The list didn’t say no terrorists in my carry-on…

In less than two weeks I leave Japan. While certainly sentimental, there are quite a few practical matters that need taken care of before I can leave. Draining the bank account, canceling internet, finishing up work projects, co-op reports, farewell gifts, and of course packing. I hate packing. Why? Well, that’s probably another entire post, but there is one thing that is making it more difficult this time around: our government’s over-zealous and just-for-show aproach to airline security. Thankfully things haven’t reached a point where I have to pack myself in checked luggage, but they’re bad enough that I’ve tried to come up with ways that any of my souvenirs could be construed as dangerous. You never know when they’ll decide I might reign terror with long, pointy chopsticks from my now vast collection. For some clarification, I turned to TSA’s website.

One of the first things I noticed was a link in the sidebar. The Screening Experience. Ah yes, wonderful. It’s no longer a simple process, it’s a whole experience with blissful memories and stories to pass on to your grandchildren. Well, if they insist on that name, I now fully expect Jimmy Hendrix theme music at all security checkpoints. Here’s a quote from the Experience (emphasis mine):

By requiring all passengers to remove shoes for x-ray screening we increase both security and efficiency at the checkpoint.

Are you kidding me? I mean the Japanese are efficient at taking off and putting on shoes, but even they aren’t faster at changing shoes than if they just left them on.

Moving on to the permitted/prohibitted items list for carry-ons. I’d already seen about five notices on the liquid/gel ban just navigating to the page, but in case that wasn’t obvious enough, they felt the need to specifically list another thirty or so liquid/gel items that are prohibited. There are a few that are permitted, like gel-filled bras. Guess they thought adding manditory breast squeezing to The Screening Experience would be a bit overboard. Also permitted, KY Jelly. You know, for all that sex in the lav. Can’t get too kinky though since whipped cream is a no-no. And at the bottom of the list..what’s this? More hate for the shoes. No gel inserts. If I was a shoe, TSA would have a huge discrimination law suit on their hands. It’s the bras that are dangerous!
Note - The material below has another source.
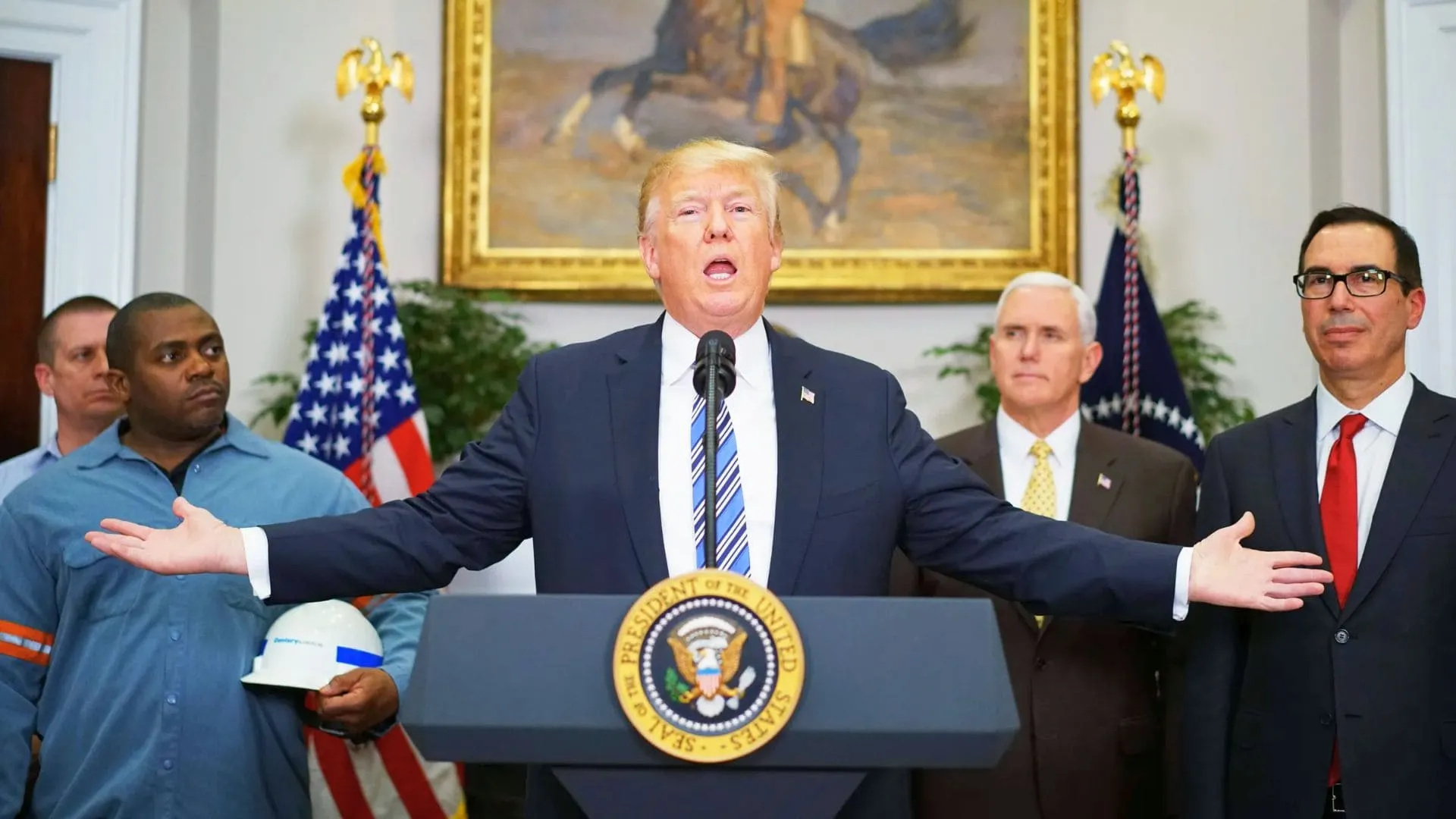 “Liberation Day” Tariffs: How Trump’s Trade Policy Could Impact India? | TDG Explainer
Unrelated to scary things like water, knitting needles are ok, so my chopsticks should be too. And, oh, thank God! I can bring my toy transformers on the plane! And, I’m sorry Mr. Freeman, but you’ll have to leave that crowbar in your checked luggage. “Ok, but don’t blame me when the headcrabs hijack the plane…”

One final thing, a fun suggestion inspired by this comment from above the list:

Please pack liquids, gels, and aerosols in your checked baggage even if you do not normally check a bag.

So next time I’m flying with light luggage, I’ll be sure to check my toothpaste. Just my toothpaste. Or maybe, to make things more interesting, I’ll buy a gel dildo and check just that, in a clear plastic bag if I’m in a good mood.

2 Responses to “The list didn’t say no terrorists in my carry-on…”

  1. Anne says:

    Your blog doesn’t seem to accept image comments, so…. go here: http://www.toothpastefordinner.com/090406/airline-travel-rules.gif

  2. nschrag says:

    Hm, image comments. I will look into that.

    Well, I could still bring a terrorist since they aren’t items, despite the fact that our government might like to treat them as such. Perhaps they are not the best behaved of humans, but the US has its fair share of moral faults too. Killing innocents in a state sanctioned assault is hardly different from terrorists dropping a plane out of the sky.

    Situations in life are not paintings, but rather sculptures that must be viewed from all sides to be fully understood.